Um die sich aus den gesetzlichen Regelungen (Verpackungsgesetz, Gewerbeabfallverordnung) ergebenden Verwertungsquoten zu erfüllen, werden die Sortieranlagen entsprechend ausgestattet.

Geschäftsverlauf und Lage

Die Umsatzerlöse liegen mit einer Veränderung von 18,7 Mio. EUR über dem Niveau des Vorjahres. Die Zunahme resultiert aus stark gestiegenen Umlagen für Verwaltungsleistungen an andere Konzernunternehmen. Insgesamt wurde das prognostizierte EBIT-Ziel (EBIT gern. Management Accounting - basiert im Wesentlichen auf den Vorschriften nach IFRS) in Höhe von -3,7 Mio. EUR mit -9,1 Mio. EUR insbesondere aufgrund gestiegener Personal kosten (+4,5 Mio. EUR) verfehlt.

Ertragslage

Die Umsatzerlöse betrugen im Geschäftsjahr 2022 45,8 Mio. EUR und resultierten fast ausschließlich aus Verwaltungsleistungen für andere Konzernunternehmen.

Die sonstigen betrieblichen Erträge sind im Geschäftsjahr 2022 von 46,9 Mio. EUR auf 2,1 Mio. EUR gesunken.
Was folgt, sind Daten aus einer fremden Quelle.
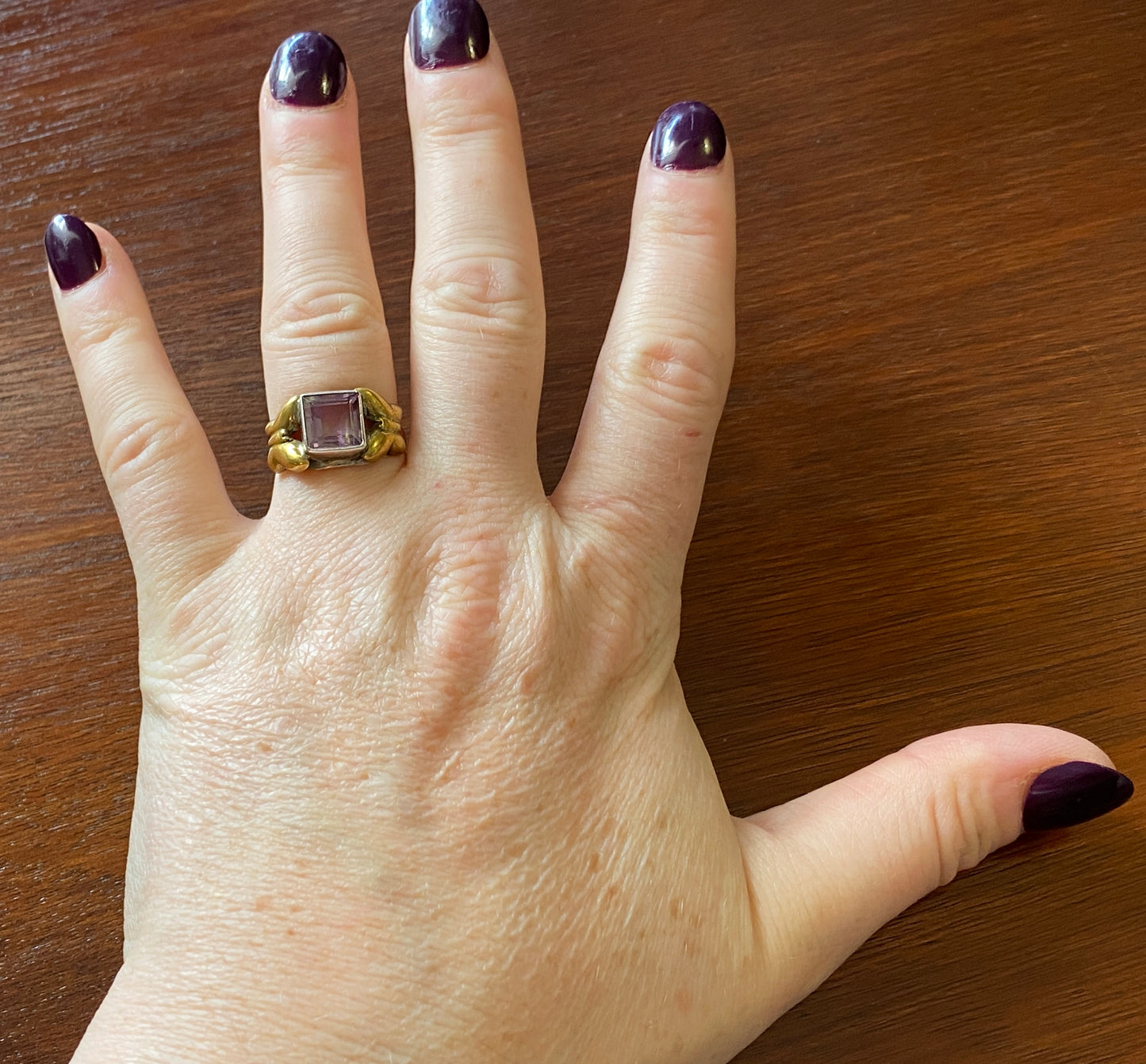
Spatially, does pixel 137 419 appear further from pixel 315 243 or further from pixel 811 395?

Der Rückgang resultiert im Wesentlichen aus einer im Vorjahr vorgenommenen Wertaufholung auf die Beteiligung an der Veolia Umweltservice Beteiligungsverwaltungs GmbH, Hamburg, in Höhe von 45,0 Mio. EUR

Die Personalaufwendungen haben sich im Wesentlichen aufgrund von Gehaltsanpassungen und gestiegenen Mitarbeiterzahlen um ca. 4,5 Mio. EUR erhöht.
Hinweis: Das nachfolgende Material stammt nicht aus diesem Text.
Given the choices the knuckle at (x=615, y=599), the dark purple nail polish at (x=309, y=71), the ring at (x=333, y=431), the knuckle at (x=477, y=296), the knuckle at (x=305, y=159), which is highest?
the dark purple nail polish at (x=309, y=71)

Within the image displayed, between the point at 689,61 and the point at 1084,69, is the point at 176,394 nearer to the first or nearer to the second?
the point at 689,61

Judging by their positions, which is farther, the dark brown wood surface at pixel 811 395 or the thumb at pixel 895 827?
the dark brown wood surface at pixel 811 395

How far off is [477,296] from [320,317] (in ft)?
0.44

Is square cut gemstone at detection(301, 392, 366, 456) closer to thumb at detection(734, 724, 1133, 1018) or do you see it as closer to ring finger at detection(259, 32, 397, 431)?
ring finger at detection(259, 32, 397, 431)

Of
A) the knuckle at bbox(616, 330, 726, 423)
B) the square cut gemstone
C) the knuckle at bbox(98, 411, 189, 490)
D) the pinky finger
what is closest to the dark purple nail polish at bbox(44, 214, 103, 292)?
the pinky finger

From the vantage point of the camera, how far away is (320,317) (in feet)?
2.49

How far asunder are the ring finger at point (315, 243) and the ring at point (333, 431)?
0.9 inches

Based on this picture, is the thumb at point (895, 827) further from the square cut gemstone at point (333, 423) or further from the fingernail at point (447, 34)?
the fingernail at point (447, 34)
Die sonstigen betrieblichen Aufwendungen sind im Geschäftsjahr 2022 von 23,1 Mio. EUR auf 26,4 Mio. EUR gestiegen. Der Anstieg resultiert im Wesentlichen aus höheren Konzernumlagen, Software-/Lizenzkosten und Beratungskosten.
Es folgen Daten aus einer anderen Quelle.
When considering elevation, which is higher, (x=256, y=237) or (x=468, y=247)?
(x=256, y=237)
Die Erträge aus Ergebnisabführungsverträgen nahmen um 6,1 Mio. EUR ab.

Die Änderung der Aufwendungen für Verlustübernahmen betrifft die Veolia Umweltservice Wertstoffmanagement GmbH, deren Verlust in 2022 von 1,1 Mio. EUR auf 2,6 Mio. EUR gestiegen ist.

Die Zinsaufwendungen sind um 2,6 Mio. EUR auf 7,6 Mio. EUR gestiegen. Die deutlich erhöhten Zinsaufwendungen resultieren im Wesentlichen aus der Anpassung der Intercompany-Zinssätze an das Zinsniveau auf den Kapitalmärkten.

Das Ergebnis nach Steuern betrug -6,5 Mio. EUR (Vorjahr: 41,8 Mio. EUR). Aufgrund des bestehenden Beherrschungs- und Gewinnabführungsvertrages ist der Verlust von 6,5 Mio. EUR (Vorjahr: Gewinn von 41,8 Mio. EUR) von der Muttergesellschaft Veolia Verwaltungsgesellschaft mbH, Berlin, vollständig übernommen worden.

Vermögens- und Finanzlage

Zum 31. Dezember 2022 beträgt die Bilanzsumme 884,3 Mio. EUR (Vorjahr: 730,7 Mio. EUR). Hiervon entfallen auf das langfristig gebundene Anlagevermögen 647,1 Mio. EUR (Vorjahr: 512,5 Mio. EUR) oder 73,2 % (Vorjahr: 70,1 %). Der Anstieg resultiert im Wesentlichen aus dem Erwerb der Veolia Umweltservice Recycling & Recovery Deutschland GmbH in Höhe von 137,3 Mio. EUR. Auf das kurzfristig gebundene Umlaufvermögen einschließlich Rechnungsabgrenzungsposten entfallen 237,2 Mio. EUR (Vorjahr: 218,2 Mio. EUR) oder 26,8 % (Vorjahr: 29,9 %). Der Anstieg des Umlaufvermögens basiert überwiegend auf höheren Forderungen gegen diverse verbundene Unternehmen (insbesondere aus dem Cash-Pooling).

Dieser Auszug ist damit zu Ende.